Arnaud Ruiz

Le Trac, oeuvre d’un peintre aveugle

Le Trac.

Le Trac. Oeuvre du peintre contemporain Arnaud Ruiz.

Non le peintre Arnaud Ruiz n'est pas devenu aveugle.

Il y a quelque temps de cela, alors que nous évoquions la puissance de l'imaginaire dans la création, il m'avait proposé, pour illustrer sa pensée, de réaliser un tableau  intégralement en « aveugle », guidée seulement par les images de sa mémoire, ses émotions, sans l'altération que peut provoquer le filtre de la réalité. Pour moi, la perte de la vision, pour un artiste comme Arnaud Ruiz, me semblait être la fin de son art, lui qui a toujours refusé de tomber dans la facilité du « n'importe quoi contemporain », de ces excréments de peintures abandonnés au hasard de la toile. Le défi était plaisant. Les règles étaient simples : tout devait être réalisé en aveugle : la préparation des couleurs, le tracé et la peinture elle-même. C'est moi-même qui lui bandais les yeux, j'étais témoin et juge de son « exploit ».

La main virevolte de la toile à la palette, précise, rapide, sans hésitation ou à peine perceptible, elle effleure les couleurs, les mélange, les étale. Parfois Arnaud Ruiz s'interrompt, semble réfléchir, puis sa main repart dans ses allers et retours incessants : la toile, la palette, la toile, .. Peu à peu l'ouvrage prend forme, les traits se précisent, les formes s'affirment, se colorent, des détails apparaissent, des jeux de lumière, des ombres. Dehors la campagne limousine, humide, brillante se fond dans ses derniers rayons de soleil. Arnaud Ruiz enlève le bandeau de ces yeux, cela fait maintenant trois heures qu'il supporte l'instrument de mon supplice. « Et voilà, qu'en pensez-vous ? »

Je garde le silence, étonné, je ne pensais pas que sans la vision on puisse réaliser de telle chose. Je pensais que ces prouesses-là étaient réservées aux aveugles de naissance. Le tableau représente une actrice de théâtre avant son entrée en scène, son anxiété, son trac. L'arrière-plan sombre renforce cette impression de pesanteur, d'insécurité et fait ressortir la pâleur du corps et du visage, expression de l'anxiété de l'actrice. Une ombre se dessine sur ses traits, elle force son sourire vers l'ami qui la regarde et, peut-être, la photographie, elle lui découvre ses jambes, dans un geste qui est une façon de plaisanter, d'oublier son angoisse, d'oublier que dans quelques secondes elle va se retrouver dans la lumière face au public.

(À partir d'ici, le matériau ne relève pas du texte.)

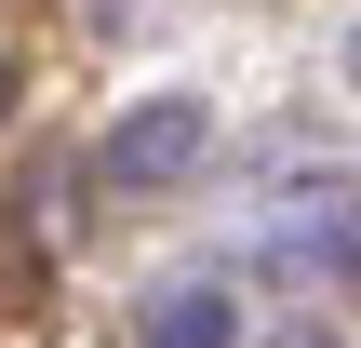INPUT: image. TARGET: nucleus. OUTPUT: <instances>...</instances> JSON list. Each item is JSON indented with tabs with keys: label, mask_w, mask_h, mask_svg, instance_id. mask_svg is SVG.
Listing matches in <instances>:
<instances>
[{
	"label": "nucleus",
	"mask_w": 361,
	"mask_h": 348,
	"mask_svg": "<svg viewBox=\"0 0 361 348\" xmlns=\"http://www.w3.org/2000/svg\"><path fill=\"white\" fill-rule=\"evenodd\" d=\"M147 348H241V322H228V295H161Z\"/></svg>",
	"instance_id": "obj_2"
},
{
	"label": "nucleus",
	"mask_w": 361,
	"mask_h": 348,
	"mask_svg": "<svg viewBox=\"0 0 361 348\" xmlns=\"http://www.w3.org/2000/svg\"><path fill=\"white\" fill-rule=\"evenodd\" d=\"M201 161H214V107H201V94H147V107L107 121V148H94L107 188H174V174H201Z\"/></svg>",
	"instance_id": "obj_1"
}]
</instances>
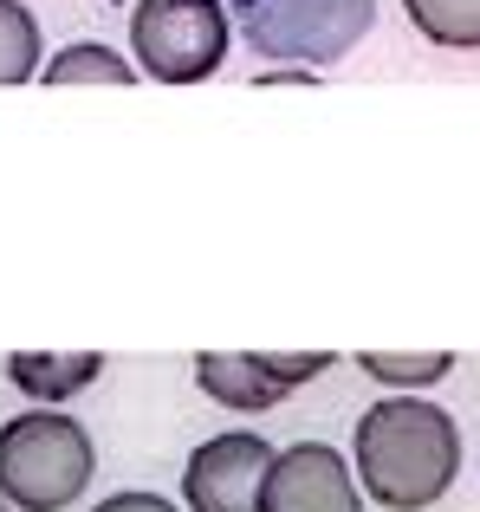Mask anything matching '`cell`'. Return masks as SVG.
Returning <instances> with one entry per match:
<instances>
[{"mask_svg": "<svg viewBox=\"0 0 480 512\" xmlns=\"http://www.w3.org/2000/svg\"><path fill=\"white\" fill-rule=\"evenodd\" d=\"M312 78H318V72H266L260 85H312Z\"/></svg>", "mask_w": 480, "mask_h": 512, "instance_id": "14", "label": "cell"}, {"mask_svg": "<svg viewBox=\"0 0 480 512\" xmlns=\"http://www.w3.org/2000/svg\"><path fill=\"white\" fill-rule=\"evenodd\" d=\"M357 487L390 512H422L435 506L461 474V428L448 409L422 396H383L357 415L351 435Z\"/></svg>", "mask_w": 480, "mask_h": 512, "instance_id": "1", "label": "cell"}, {"mask_svg": "<svg viewBox=\"0 0 480 512\" xmlns=\"http://www.w3.org/2000/svg\"><path fill=\"white\" fill-rule=\"evenodd\" d=\"M137 65L163 85H202L228 59V7L221 0H137L130 7Z\"/></svg>", "mask_w": 480, "mask_h": 512, "instance_id": "4", "label": "cell"}, {"mask_svg": "<svg viewBox=\"0 0 480 512\" xmlns=\"http://www.w3.org/2000/svg\"><path fill=\"white\" fill-rule=\"evenodd\" d=\"M0 512H13V506H7V500H0Z\"/></svg>", "mask_w": 480, "mask_h": 512, "instance_id": "15", "label": "cell"}, {"mask_svg": "<svg viewBox=\"0 0 480 512\" xmlns=\"http://www.w3.org/2000/svg\"><path fill=\"white\" fill-rule=\"evenodd\" d=\"M240 39L260 59L338 65L377 26V0H228Z\"/></svg>", "mask_w": 480, "mask_h": 512, "instance_id": "3", "label": "cell"}, {"mask_svg": "<svg viewBox=\"0 0 480 512\" xmlns=\"http://www.w3.org/2000/svg\"><path fill=\"white\" fill-rule=\"evenodd\" d=\"M91 474H98V448H91L85 422L59 415L52 402L0 422V500L20 512H65L85 500Z\"/></svg>", "mask_w": 480, "mask_h": 512, "instance_id": "2", "label": "cell"}, {"mask_svg": "<svg viewBox=\"0 0 480 512\" xmlns=\"http://www.w3.org/2000/svg\"><path fill=\"white\" fill-rule=\"evenodd\" d=\"M39 78H46V85H137L143 72H137L130 59H117L111 46H91V39H85V46L52 52Z\"/></svg>", "mask_w": 480, "mask_h": 512, "instance_id": "10", "label": "cell"}, {"mask_svg": "<svg viewBox=\"0 0 480 512\" xmlns=\"http://www.w3.org/2000/svg\"><path fill=\"white\" fill-rule=\"evenodd\" d=\"M357 370L377 376V383H390V389H429V383H442V376L455 370V350H422V357H390V350H364V357H357Z\"/></svg>", "mask_w": 480, "mask_h": 512, "instance_id": "12", "label": "cell"}, {"mask_svg": "<svg viewBox=\"0 0 480 512\" xmlns=\"http://www.w3.org/2000/svg\"><path fill=\"white\" fill-rule=\"evenodd\" d=\"M260 512H364V487H357L351 461L325 441H292L273 454Z\"/></svg>", "mask_w": 480, "mask_h": 512, "instance_id": "6", "label": "cell"}, {"mask_svg": "<svg viewBox=\"0 0 480 512\" xmlns=\"http://www.w3.org/2000/svg\"><path fill=\"white\" fill-rule=\"evenodd\" d=\"M403 13L429 46L480 52V0H403Z\"/></svg>", "mask_w": 480, "mask_h": 512, "instance_id": "9", "label": "cell"}, {"mask_svg": "<svg viewBox=\"0 0 480 512\" xmlns=\"http://www.w3.org/2000/svg\"><path fill=\"white\" fill-rule=\"evenodd\" d=\"M266 474H273V441L253 428H228L189 454L182 500H189V512H260Z\"/></svg>", "mask_w": 480, "mask_h": 512, "instance_id": "5", "label": "cell"}, {"mask_svg": "<svg viewBox=\"0 0 480 512\" xmlns=\"http://www.w3.org/2000/svg\"><path fill=\"white\" fill-rule=\"evenodd\" d=\"M98 512H176V506L163 493H111V500H98Z\"/></svg>", "mask_w": 480, "mask_h": 512, "instance_id": "13", "label": "cell"}, {"mask_svg": "<svg viewBox=\"0 0 480 512\" xmlns=\"http://www.w3.org/2000/svg\"><path fill=\"white\" fill-rule=\"evenodd\" d=\"M195 383H202V396H215L234 415H260L292 396L286 376H273L266 350H202L195 357Z\"/></svg>", "mask_w": 480, "mask_h": 512, "instance_id": "7", "label": "cell"}, {"mask_svg": "<svg viewBox=\"0 0 480 512\" xmlns=\"http://www.w3.org/2000/svg\"><path fill=\"white\" fill-rule=\"evenodd\" d=\"M39 78V20L20 0H0V85Z\"/></svg>", "mask_w": 480, "mask_h": 512, "instance_id": "11", "label": "cell"}, {"mask_svg": "<svg viewBox=\"0 0 480 512\" xmlns=\"http://www.w3.org/2000/svg\"><path fill=\"white\" fill-rule=\"evenodd\" d=\"M7 376H13V389H26L33 402H65V396L98 383L104 357L98 350H13Z\"/></svg>", "mask_w": 480, "mask_h": 512, "instance_id": "8", "label": "cell"}]
</instances>
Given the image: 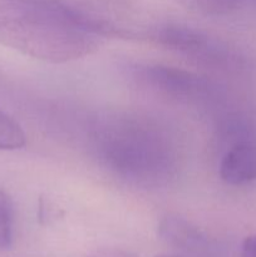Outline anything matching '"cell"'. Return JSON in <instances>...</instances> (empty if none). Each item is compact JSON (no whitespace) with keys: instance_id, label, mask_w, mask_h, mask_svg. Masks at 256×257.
I'll use <instances>...</instances> for the list:
<instances>
[{"instance_id":"6da1fadb","label":"cell","mask_w":256,"mask_h":257,"mask_svg":"<svg viewBox=\"0 0 256 257\" xmlns=\"http://www.w3.org/2000/svg\"><path fill=\"white\" fill-rule=\"evenodd\" d=\"M120 29L74 10L29 0H0V44L49 63L89 55L98 37H118Z\"/></svg>"},{"instance_id":"7a4b0ae2","label":"cell","mask_w":256,"mask_h":257,"mask_svg":"<svg viewBox=\"0 0 256 257\" xmlns=\"http://www.w3.org/2000/svg\"><path fill=\"white\" fill-rule=\"evenodd\" d=\"M90 141L105 168L140 187L167 186L181 167L177 137L168 127L146 115H105L93 125Z\"/></svg>"},{"instance_id":"9c48e42d","label":"cell","mask_w":256,"mask_h":257,"mask_svg":"<svg viewBox=\"0 0 256 257\" xmlns=\"http://www.w3.org/2000/svg\"><path fill=\"white\" fill-rule=\"evenodd\" d=\"M85 257H138L135 253L127 252V251L118 250V248H104V250L95 251V252L89 253Z\"/></svg>"},{"instance_id":"8992f818","label":"cell","mask_w":256,"mask_h":257,"mask_svg":"<svg viewBox=\"0 0 256 257\" xmlns=\"http://www.w3.org/2000/svg\"><path fill=\"white\" fill-rule=\"evenodd\" d=\"M220 177L231 186H242L256 181V142L230 146L220 162Z\"/></svg>"},{"instance_id":"277c9868","label":"cell","mask_w":256,"mask_h":257,"mask_svg":"<svg viewBox=\"0 0 256 257\" xmlns=\"http://www.w3.org/2000/svg\"><path fill=\"white\" fill-rule=\"evenodd\" d=\"M152 39L171 50L206 65H223L232 58L225 48L197 29L183 25H165L152 33Z\"/></svg>"},{"instance_id":"52a82bcc","label":"cell","mask_w":256,"mask_h":257,"mask_svg":"<svg viewBox=\"0 0 256 257\" xmlns=\"http://www.w3.org/2000/svg\"><path fill=\"white\" fill-rule=\"evenodd\" d=\"M27 136L17 120L0 110V151H14L24 147Z\"/></svg>"},{"instance_id":"3957f363","label":"cell","mask_w":256,"mask_h":257,"mask_svg":"<svg viewBox=\"0 0 256 257\" xmlns=\"http://www.w3.org/2000/svg\"><path fill=\"white\" fill-rule=\"evenodd\" d=\"M136 77L145 87L178 102L200 104L217 97V87L211 80L180 68L142 65L136 69Z\"/></svg>"},{"instance_id":"8fae6325","label":"cell","mask_w":256,"mask_h":257,"mask_svg":"<svg viewBox=\"0 0 256 257\" xmlns=\"http://www.w3.org/2000/svg\"><path fill=\"white\" fill-rule=\"evenodd\" d=\"M155 257H190V256H186V255H167V253H166V255H157Z\"/></svg>"},{"instance_id":"30bf717a","label":"cell","mask_w":256,"mask_h":257,"mask_svg":"<svg viewBox=\"0 0 256 257\" xmlns=\"http://www.w3.org/2000/svg\"><path fill=\"white\" fill-rule=\"evenodd\" d=\"M241 257H256V233L247 236L241 246Z\"/></svg>"},{"instance_id":"5b68a950","label":"cell","mask_w":256,"mask_h":257,"mask_svg":"<svg viewBox=\"0 0 256 257\" xmlns=\"http://www.w3.org/2000/svg\"><path fill=\"white\" fill-rule=\"evenodd\" d=\"M158 236L168 246L190 257H218L217 242L192 222L177 215H167L158 223Z\"/></svg>"},{"instance_id":"ba28073f","label":"cell","mask_w":256,"mask_h":257,"mask_svg":"<svg viewBox=\"0 0 256 257\" xmlns=\"http://www.w3.org/2000/svg\"><path fill=\"white\" fill-rule=\"evenodd\" d=\"M13 242V205L9 196L0 188V250H7Z\"/></svg>"}]
</instances>
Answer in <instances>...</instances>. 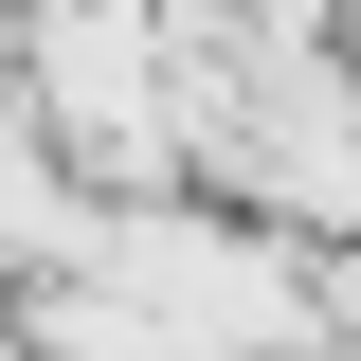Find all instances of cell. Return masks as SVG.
Returning <instances> with one entry per match:
<instances>
[{
    "label": "cell",
    "instance_id": "cell-1",
    "mask_svg": "<svg viewBox=\"0 0 361 361\" xmlns=\"http://www.w3.org/2000/svg\"><path fill=\"white\" fill-rule=\"evenodd\" d=\"M307 343L361 361V235H325V253H307Z\"/></svg>",
    "mask_w": 361,
    "mask_h": 361
}]
</instances>
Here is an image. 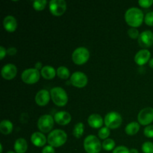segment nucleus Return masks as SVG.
Returning <instances> with one entry per match:
<instances>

L'exercice est intéressant et montre à quel point l'art du peintre n'est pas uniquement l'expression d'une réalité, mais aussi le résultat de son imaginaire, de sa mémoire, de son regard intérieur, de sa sensibilité, qui peuvent guider sa main aussi bien que la vision de la réalité. Pour Arnaud Ruiz, cette expression de la mémoire est fondamentale, cet artiste peintre a toujours refusé de limiter son art à la seule projection photographique d'une quelconque matérialité. Pour Arnaud Ruiz, la peinture est avant tout l'expression de sa sensibilité, de sa mémoire et de son imagination... Ça crève les yeux.